1,138 benefits, rights and protections are denied to the “second class citizens” of Rawlings’ Big D and Price’s Cowtown!
An Overview of Federal Rights and Protections Granted to Married Couples
https://www.hrc.org/resources/entry/an-overview-of-federal-rights-and-protections-granted-to-married-couples
Who are these so called “leaders” in our community? Who decides who is going to represent us? Cece Cox? Who the heck does the think she is? She doesn’t represent me! These “leaders” as they think they are don’t get to just arbitrarily represent our entire community just because they think they are special. There were tons of us who are long time activists and leaders who were never invited to the sham meeting. Cece Cox only invites her friends and crony’s. The mayor needs to be able to meet with all the leaders of our community, not just who Ms Cox thinks is special.
So the Mayor of Dallas, like former First Lady Laura Bush, “personally” support marriage equality, but go soft when it comes to standing “officially” for marriage equality. They must know the dangerous political environment that Karl Rove and company helped create in the Lone Star State. Would Dallas Mayor Rawlings, Fort Worth Mayor Betsy Price and former First Lady Laura Bush put themselves in danger of assassination if they were to “officially” support marriage equality for their fellow Texans?

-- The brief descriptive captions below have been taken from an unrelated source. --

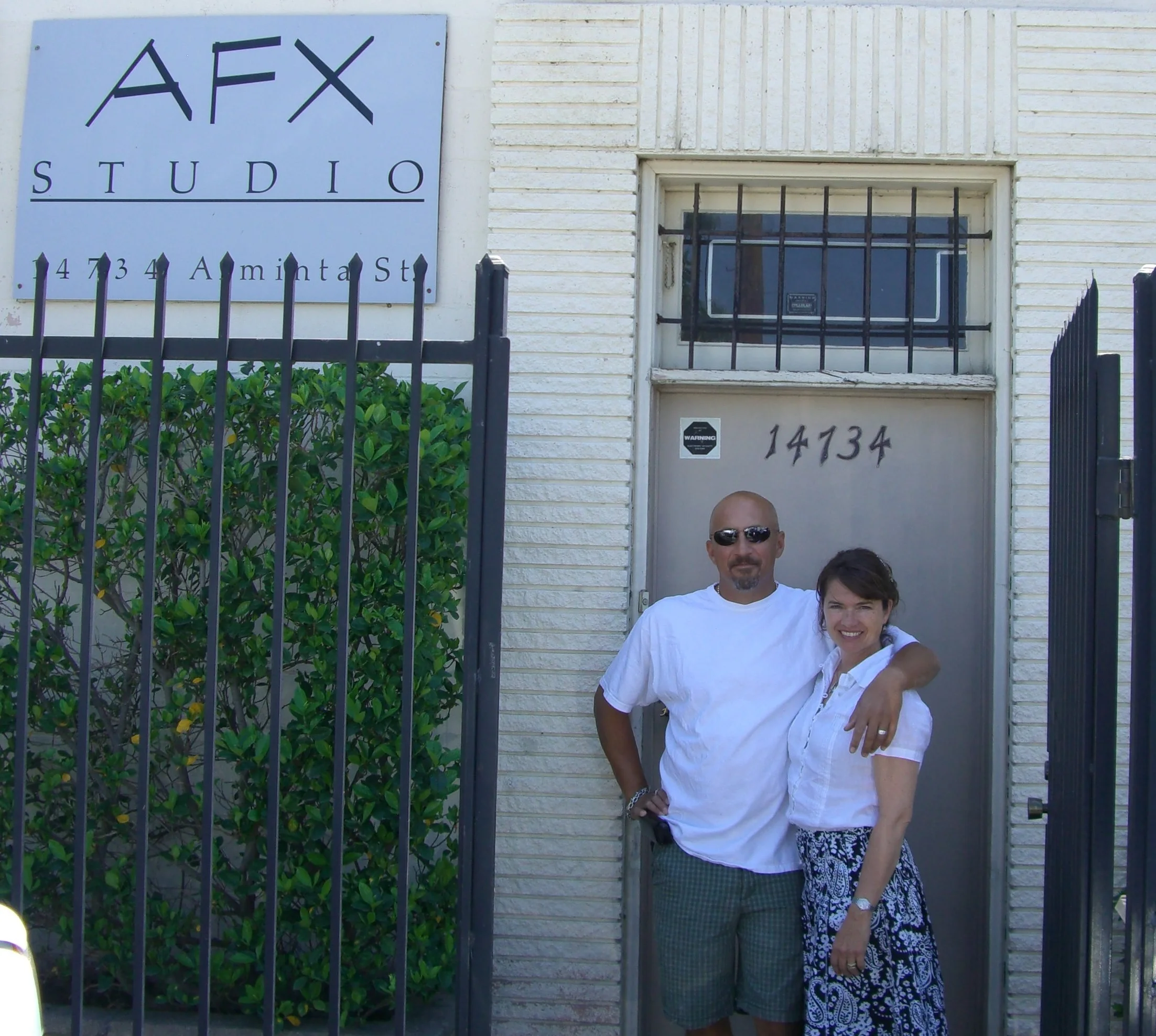 Dave.heather.at AFX.JPG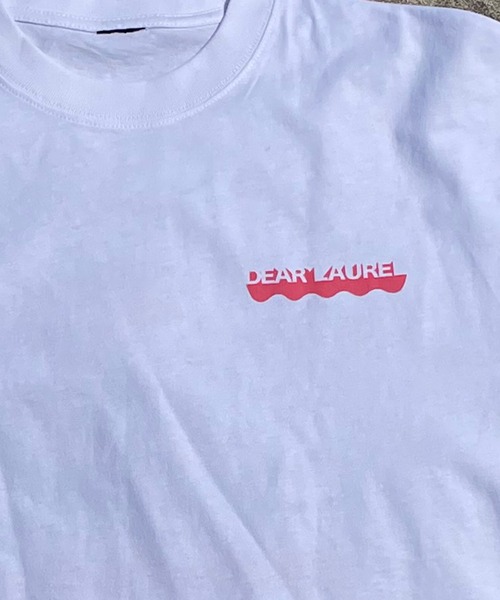 ムラサキスポーツ(ムラサキスポーツ)の「【ムラサキスポーツ限定】DEAR LAUREL/ディアローレル 半袖Tシャツ バックプリント Toyameg D24S2120(Tシャツ/カットソー・メンズ・ホワイト/ライトブルー・M/L)」の18枚目の写真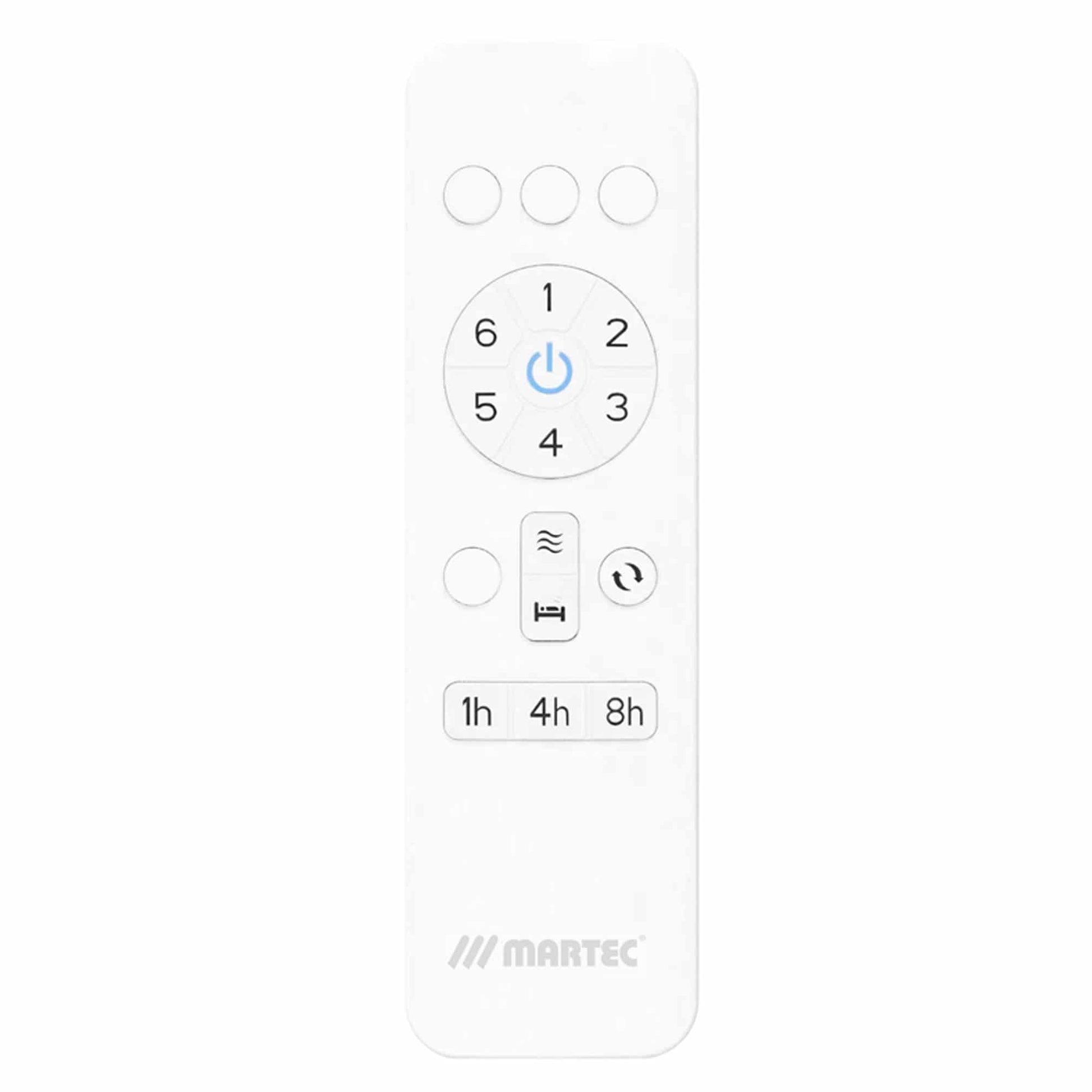 Cordoba DC 52″ Smart Ceiling Fan With WIFI Remote Control | Martec Lighting - Mases LightingMartec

RIP – Abilene’s Rev Karen Johnson
As much as I agree with the mayor standing behind his principals, it still makes him look like a hypocrie and a coward by not signing this pledge. And yes, the LGBT crowd that was there last week at the protest rally in front of City Hall DID NOT help the situation at all. Having bitter, angry and possibly MILITANT gays and lesbians yelling, screaming and kissing each other in front of television cameras has NEVER worked in the past and this latest incident just proves once again that the public is viewing our community as one big dysfunctional FREAK SHOW. Unless we can peacefully sit down with the powers-that-be to discuss matters such as this that are important to the gay community, then we will never be taken seriously and the idea of “Gay Marriage will soon be a thing of the past, contrary to popular belief!!!
I hope Rawlings had more positive comments in the nearly 2 hour meeting than is reported here, because everything quoted here sounds to me like double-speak mumbo-jumbo.
“To be a great city, we have to have everybody feel a part of it.” Really??